Le contrôle d’un cheval monté nécessite trois types d’équipement étroitement solidaires les uns des autres : les courroies de tête avec leurs passants, le mors et les rênes9. Ces équipements sont complétés par des œillères, des chanfreins, des grelots et des ornements divers, tels que bossettes, disques, boutons décoratifs, etc., moins directement fonctionnels. Le mors se décompose en deux parties : un élément métallique, brisé ou rigide, qui s’insère dans la bouche du cheval et des montants latéraux, ou psalia, en forme de branche ou de plaque. Des anneaux, ou bélières, permettent de relier le mors et les courroies de tête et de fixer les rênes sur le mors. Ces anneaux sont parfois tenus par de petites mains10. Les mors sont souvent en bronze ou en fer, mais il arrive que les psalia soient en bois de cerf.

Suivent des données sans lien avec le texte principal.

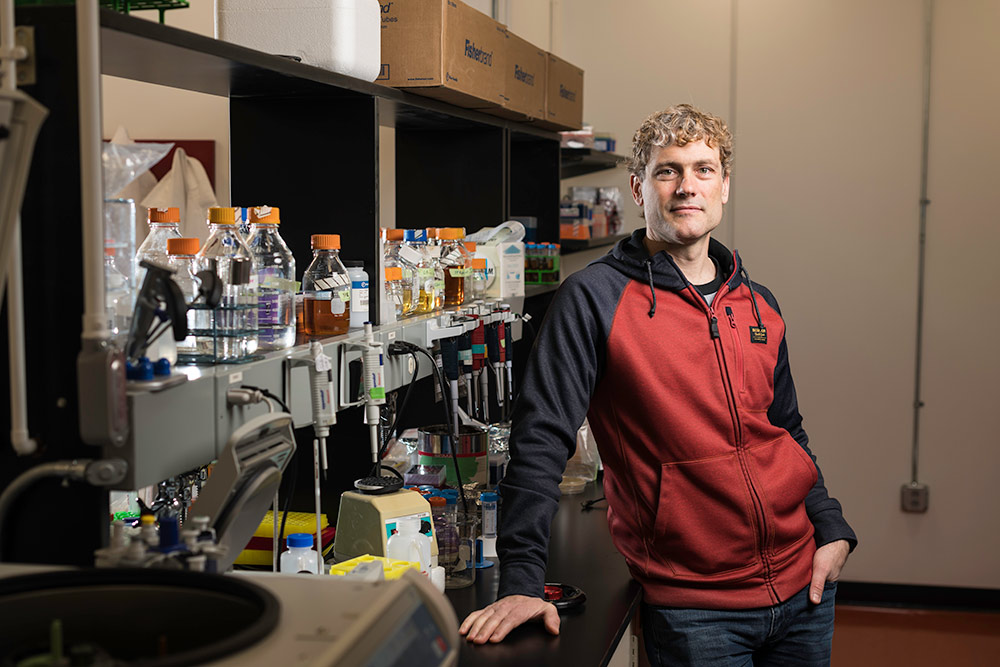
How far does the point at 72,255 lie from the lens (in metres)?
1.17

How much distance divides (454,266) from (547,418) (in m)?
0.78

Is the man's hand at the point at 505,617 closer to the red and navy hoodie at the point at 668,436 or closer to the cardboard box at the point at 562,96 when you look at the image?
the red and navy hoodie at the point at 668,436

Au Luristan, les mors brisés à branches latérales datent plutôt du Fer II, et les mors à plaques latérales ajourées et à barre transversale rigide plutôt du Fer III11. À la fin du Fer III, les créatures fantastiques qui ornent ces plaques sont peu à peu délaissées pour des animaux réels : tigres, léopards, mouflons, taureaux ou chevaux. Ici, des chevaux à la crinière soigneusement bouclée sont montés en amazone12 par un cavalier dont les jambes ont disparu au profit de l’œillet de la barre de métal. L’irréalisme de ce détail n’embarrassait guère les métallurgistes du Luristan. Les sabots des animaux reposent sur une ligne de sol, contrairement aux plaques de mors de même type représentés sur les reliefs assyriens13. Cette ligne de sol, sur laquelle tombe la souple longe torsadée qui part de la bouche du cheval, était anciennement constituée par le corps d’un petit animal piétiné par une figure qui le dominait14. Dans les deux anneaux placés sur le toupet et l’arrière-train des chevaux passaient les courroies de tête. Les quatre pointes situées à l’arrière de chacune des plaques servaient vraisemblablement à la fixation d’une doublure en cuir15. Sinon leur présence surprend, car elles auraient risqué de blesser l’animal16.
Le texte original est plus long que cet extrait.